(Records contained in a dataset)
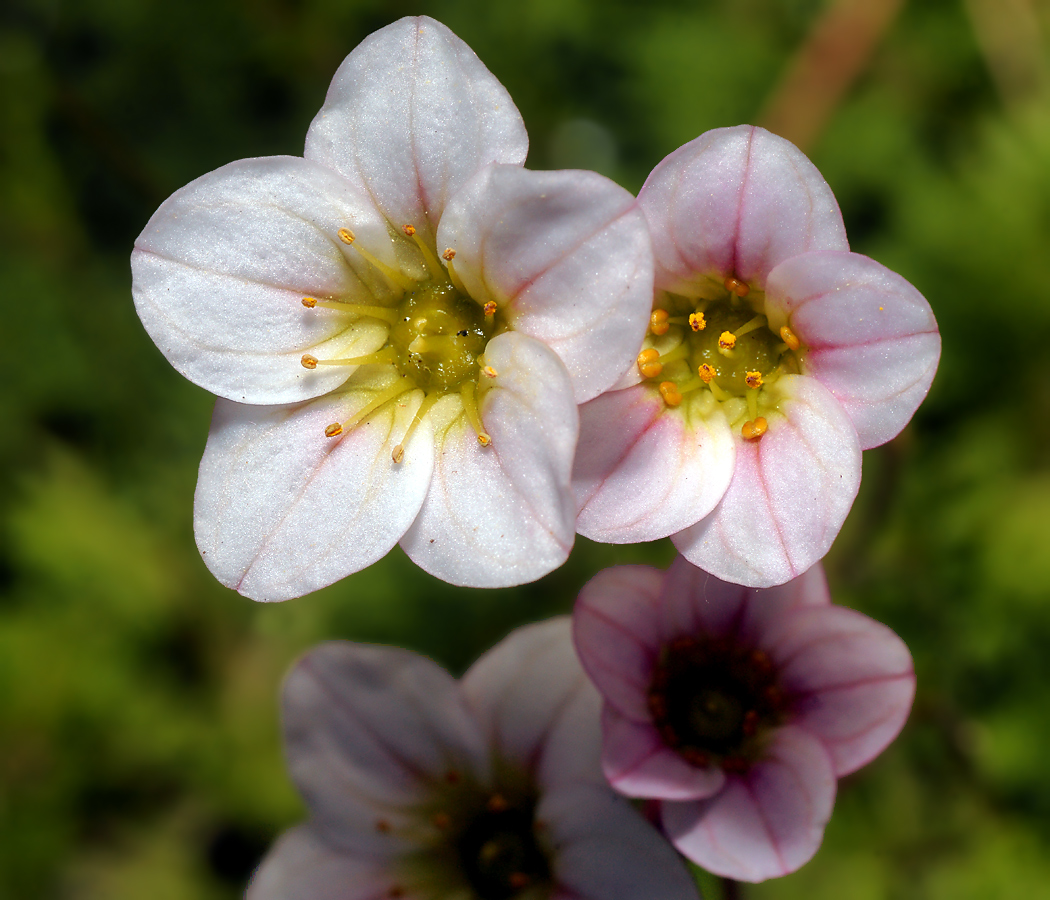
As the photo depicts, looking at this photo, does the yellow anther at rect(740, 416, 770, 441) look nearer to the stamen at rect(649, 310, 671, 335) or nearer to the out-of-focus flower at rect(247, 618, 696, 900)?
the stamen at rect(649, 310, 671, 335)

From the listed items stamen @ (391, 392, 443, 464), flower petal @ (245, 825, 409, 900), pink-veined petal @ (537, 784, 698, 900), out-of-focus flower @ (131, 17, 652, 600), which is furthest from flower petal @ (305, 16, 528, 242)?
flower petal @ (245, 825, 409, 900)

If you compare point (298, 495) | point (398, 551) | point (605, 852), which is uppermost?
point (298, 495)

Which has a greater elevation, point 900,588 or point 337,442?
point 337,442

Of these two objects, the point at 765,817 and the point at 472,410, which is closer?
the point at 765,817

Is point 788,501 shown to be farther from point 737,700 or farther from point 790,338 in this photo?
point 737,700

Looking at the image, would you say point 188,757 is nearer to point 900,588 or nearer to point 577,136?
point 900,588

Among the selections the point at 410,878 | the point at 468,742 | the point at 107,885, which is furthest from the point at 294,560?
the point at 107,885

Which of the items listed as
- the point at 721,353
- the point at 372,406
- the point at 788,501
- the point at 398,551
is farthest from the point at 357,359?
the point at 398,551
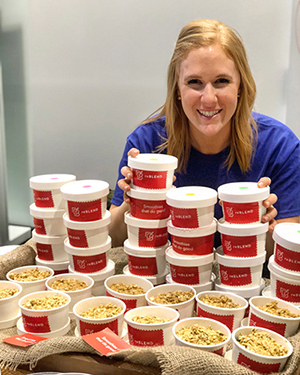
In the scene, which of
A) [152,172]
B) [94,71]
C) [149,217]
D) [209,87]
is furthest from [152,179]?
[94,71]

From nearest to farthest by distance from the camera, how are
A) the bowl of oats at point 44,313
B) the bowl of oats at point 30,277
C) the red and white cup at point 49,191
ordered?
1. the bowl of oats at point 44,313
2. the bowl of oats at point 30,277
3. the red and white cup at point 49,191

...

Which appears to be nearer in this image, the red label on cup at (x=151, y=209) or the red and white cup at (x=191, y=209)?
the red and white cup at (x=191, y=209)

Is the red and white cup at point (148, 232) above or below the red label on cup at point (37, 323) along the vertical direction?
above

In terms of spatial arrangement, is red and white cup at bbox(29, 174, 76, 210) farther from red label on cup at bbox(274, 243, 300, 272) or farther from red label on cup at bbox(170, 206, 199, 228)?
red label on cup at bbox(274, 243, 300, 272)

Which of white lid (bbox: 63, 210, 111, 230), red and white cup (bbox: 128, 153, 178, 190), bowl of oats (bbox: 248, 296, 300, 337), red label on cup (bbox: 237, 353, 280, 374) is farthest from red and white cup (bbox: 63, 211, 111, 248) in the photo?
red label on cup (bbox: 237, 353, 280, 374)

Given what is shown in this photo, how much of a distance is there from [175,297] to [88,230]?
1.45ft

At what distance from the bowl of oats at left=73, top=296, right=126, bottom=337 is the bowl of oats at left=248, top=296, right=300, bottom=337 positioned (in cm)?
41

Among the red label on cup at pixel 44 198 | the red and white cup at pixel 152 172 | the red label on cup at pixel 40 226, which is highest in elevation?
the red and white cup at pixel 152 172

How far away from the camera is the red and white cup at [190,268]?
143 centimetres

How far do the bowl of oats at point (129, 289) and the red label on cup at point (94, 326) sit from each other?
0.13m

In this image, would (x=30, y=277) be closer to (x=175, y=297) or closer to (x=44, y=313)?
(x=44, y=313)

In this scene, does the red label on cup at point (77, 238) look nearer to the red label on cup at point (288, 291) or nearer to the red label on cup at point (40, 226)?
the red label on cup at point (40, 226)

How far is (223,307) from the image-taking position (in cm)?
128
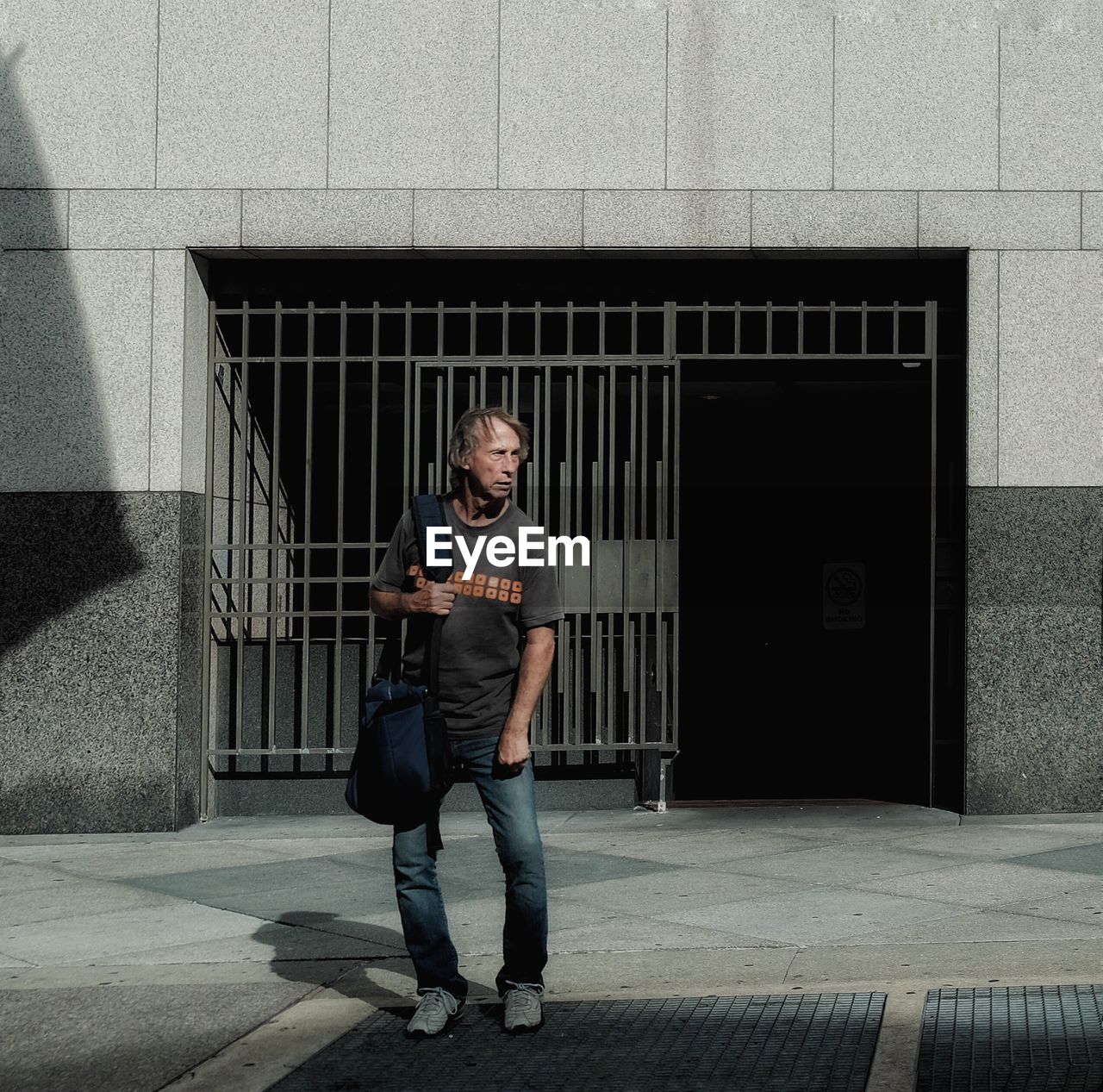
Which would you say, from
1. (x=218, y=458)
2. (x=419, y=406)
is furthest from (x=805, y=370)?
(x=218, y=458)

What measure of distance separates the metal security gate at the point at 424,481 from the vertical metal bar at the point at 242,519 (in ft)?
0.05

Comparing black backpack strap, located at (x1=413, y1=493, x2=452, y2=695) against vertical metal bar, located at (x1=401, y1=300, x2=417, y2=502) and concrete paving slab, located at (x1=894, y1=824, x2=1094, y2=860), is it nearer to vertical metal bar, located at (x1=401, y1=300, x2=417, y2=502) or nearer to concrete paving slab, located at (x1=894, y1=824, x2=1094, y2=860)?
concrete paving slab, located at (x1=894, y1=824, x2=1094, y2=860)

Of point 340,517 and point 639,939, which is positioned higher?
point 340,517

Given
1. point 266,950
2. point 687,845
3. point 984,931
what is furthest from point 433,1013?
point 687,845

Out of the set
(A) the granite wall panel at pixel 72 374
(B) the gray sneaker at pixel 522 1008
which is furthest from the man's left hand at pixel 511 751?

...

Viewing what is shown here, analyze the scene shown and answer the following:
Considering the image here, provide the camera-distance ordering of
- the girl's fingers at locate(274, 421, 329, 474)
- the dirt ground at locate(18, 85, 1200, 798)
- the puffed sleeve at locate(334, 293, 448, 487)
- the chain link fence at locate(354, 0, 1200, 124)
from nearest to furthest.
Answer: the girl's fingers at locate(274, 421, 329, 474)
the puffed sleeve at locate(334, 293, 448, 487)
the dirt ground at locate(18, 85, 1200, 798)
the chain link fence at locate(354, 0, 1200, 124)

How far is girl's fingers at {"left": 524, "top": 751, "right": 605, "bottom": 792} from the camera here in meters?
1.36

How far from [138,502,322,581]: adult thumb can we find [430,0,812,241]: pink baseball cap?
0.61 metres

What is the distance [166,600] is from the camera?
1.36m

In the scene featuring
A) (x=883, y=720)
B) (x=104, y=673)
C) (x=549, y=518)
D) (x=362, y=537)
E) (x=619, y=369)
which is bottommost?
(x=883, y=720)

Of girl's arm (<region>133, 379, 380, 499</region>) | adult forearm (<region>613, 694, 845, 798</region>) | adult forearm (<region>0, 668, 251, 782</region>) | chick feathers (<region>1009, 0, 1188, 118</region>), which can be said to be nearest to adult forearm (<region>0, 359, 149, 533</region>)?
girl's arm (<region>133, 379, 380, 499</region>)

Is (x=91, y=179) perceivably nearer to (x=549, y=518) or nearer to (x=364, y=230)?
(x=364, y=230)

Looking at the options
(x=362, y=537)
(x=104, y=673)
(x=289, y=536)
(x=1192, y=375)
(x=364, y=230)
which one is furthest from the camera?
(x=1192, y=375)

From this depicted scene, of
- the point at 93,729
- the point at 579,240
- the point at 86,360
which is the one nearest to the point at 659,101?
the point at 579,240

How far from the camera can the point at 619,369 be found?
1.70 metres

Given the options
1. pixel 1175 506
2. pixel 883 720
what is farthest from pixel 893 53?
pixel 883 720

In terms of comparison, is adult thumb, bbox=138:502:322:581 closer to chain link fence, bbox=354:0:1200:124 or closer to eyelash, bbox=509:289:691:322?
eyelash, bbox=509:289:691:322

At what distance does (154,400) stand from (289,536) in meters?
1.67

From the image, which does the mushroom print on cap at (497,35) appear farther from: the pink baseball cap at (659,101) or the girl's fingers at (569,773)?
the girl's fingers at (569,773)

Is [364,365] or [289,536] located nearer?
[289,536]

▶ **AIM OF THE TASK**:
Pull out each line of the data above that contains the string "region". Matching is case-sensitive.

▶ **THE RESULT**:
Of girl's arm (<region>133, 379, 380, 499</region>) | adult forearm (<region>613, 694, 845, 798</region>) | adult forearm (<region>0, 668, 251, 782</region>) | chick feathers (<region>1009, 0, 1188, 118</region>), which can be said to be nearest to adult forearm (<region>0, 359, 149, 533</region>)?
girl's arm (<region>133, 379, 380, 499</region>)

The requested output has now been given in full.